(Work request): Word for word, restate the records that come next, omitting the images.

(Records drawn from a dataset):
<<<<

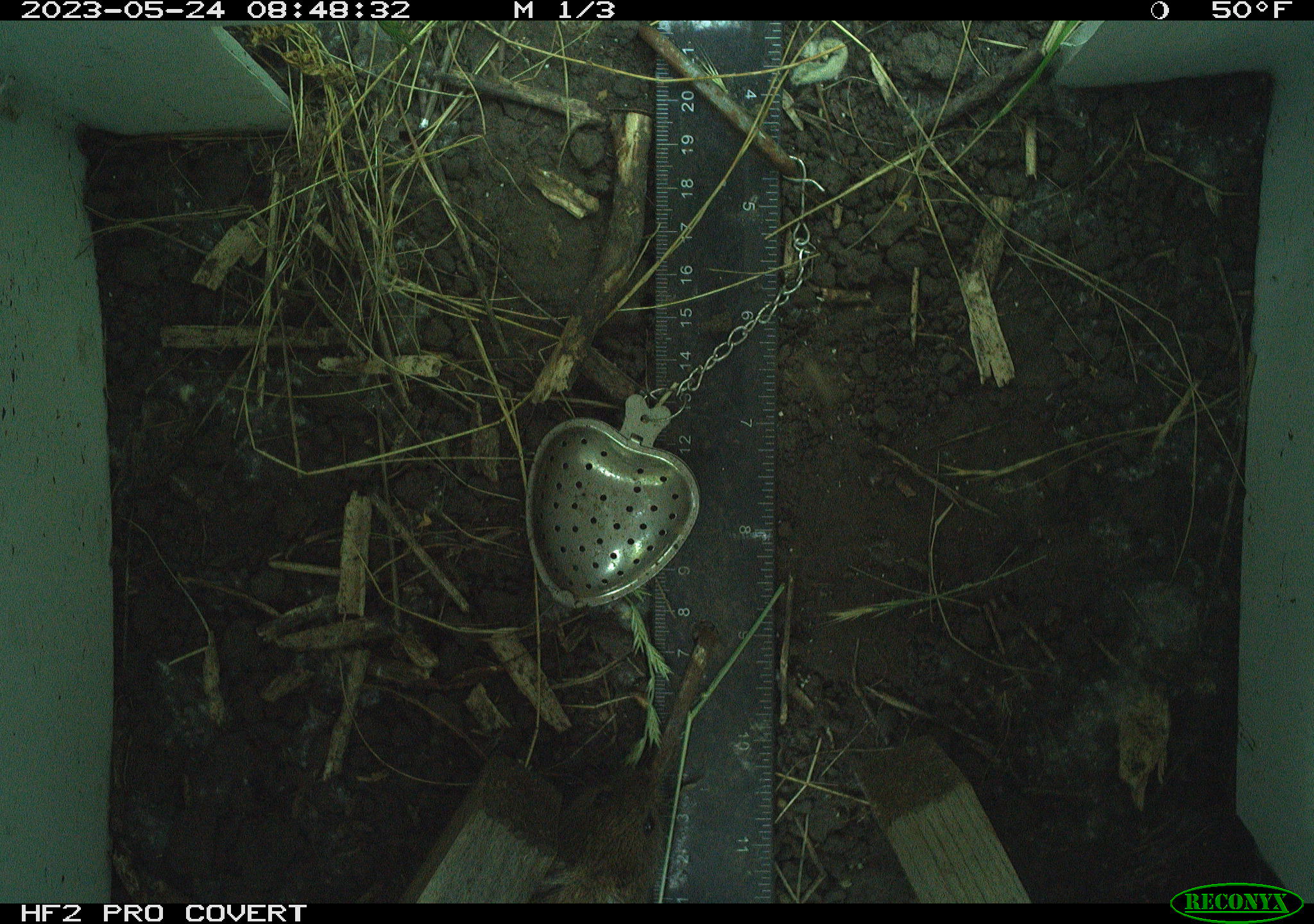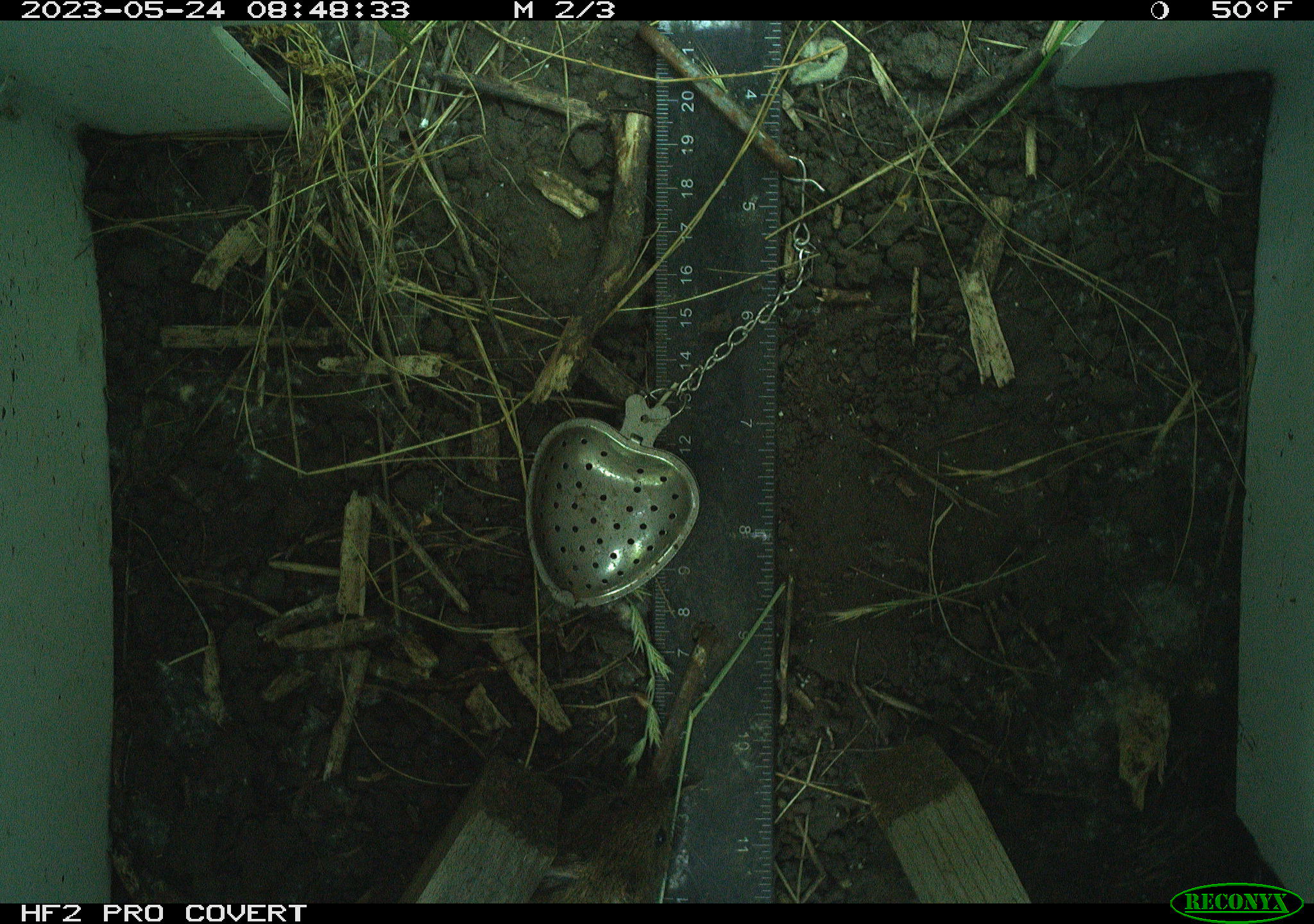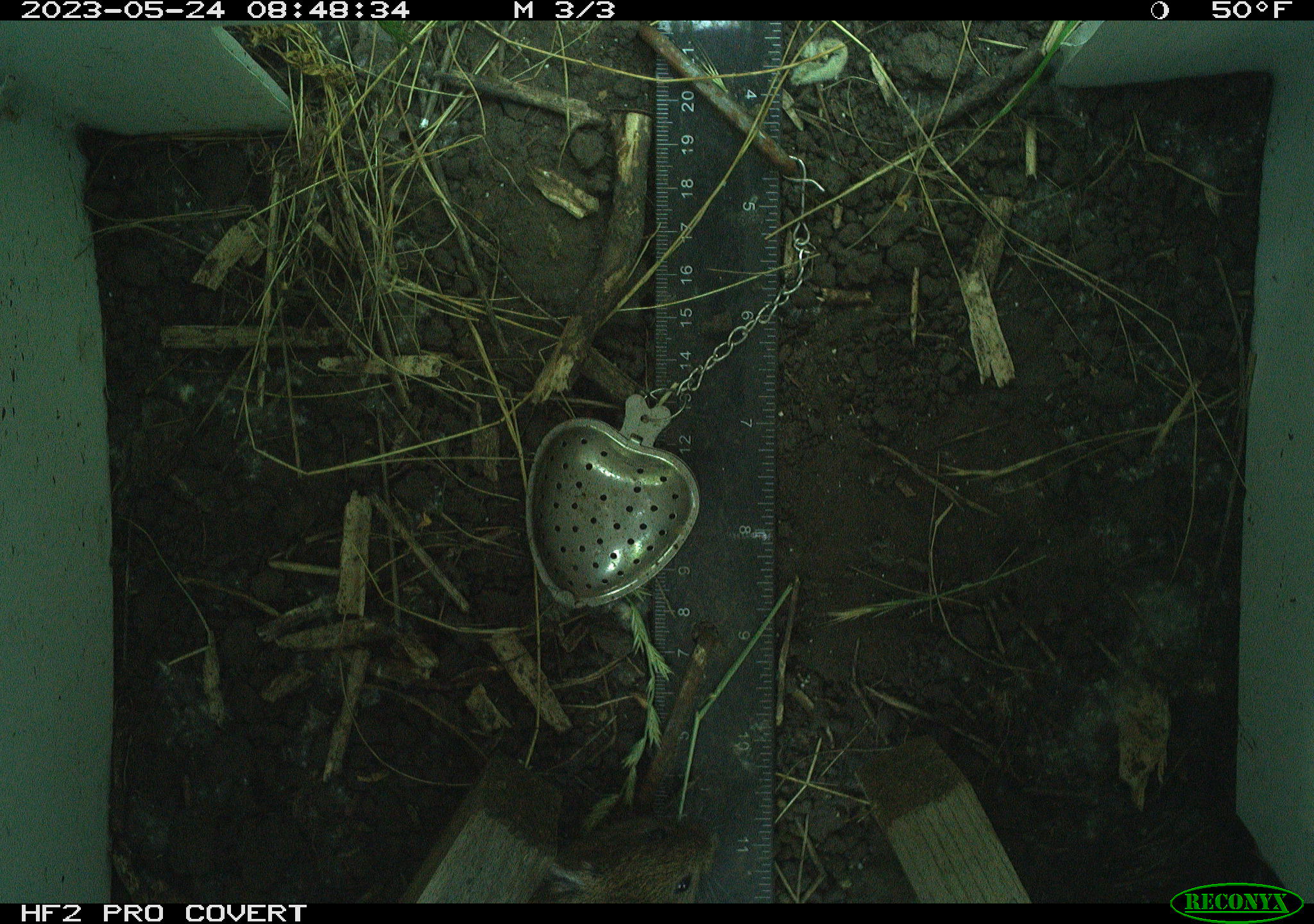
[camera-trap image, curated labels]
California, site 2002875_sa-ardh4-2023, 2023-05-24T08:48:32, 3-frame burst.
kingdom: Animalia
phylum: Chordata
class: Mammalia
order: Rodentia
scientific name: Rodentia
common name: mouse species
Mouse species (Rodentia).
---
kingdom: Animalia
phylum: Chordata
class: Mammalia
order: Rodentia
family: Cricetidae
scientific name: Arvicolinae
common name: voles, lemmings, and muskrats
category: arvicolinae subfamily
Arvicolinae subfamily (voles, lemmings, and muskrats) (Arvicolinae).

>>>>

(Answer to the exercise):
[camera-trap image, curated labels]
California, site 2002875_sa-ardh4-2023, 2023-05-24T08:48:32, 3-frame burst.
kingdom: Animalia
phylum: Chordata
class: Mammalia
order: Rodentia
scientific name: Rodentia
common name: mouse species
Mouse species (Rodentia).
---
kingdom: Animalia
phylum: Chordata
class: Mammalia
order: Rodentia
family: Cricetidae
scientific name: Arvicolinae
common name: voles, lemmings, and muskrats
category: arvicolinae subfamily
Arvicolinae subfamily (voles, lemmings, and muskrats) (Arvicolinae).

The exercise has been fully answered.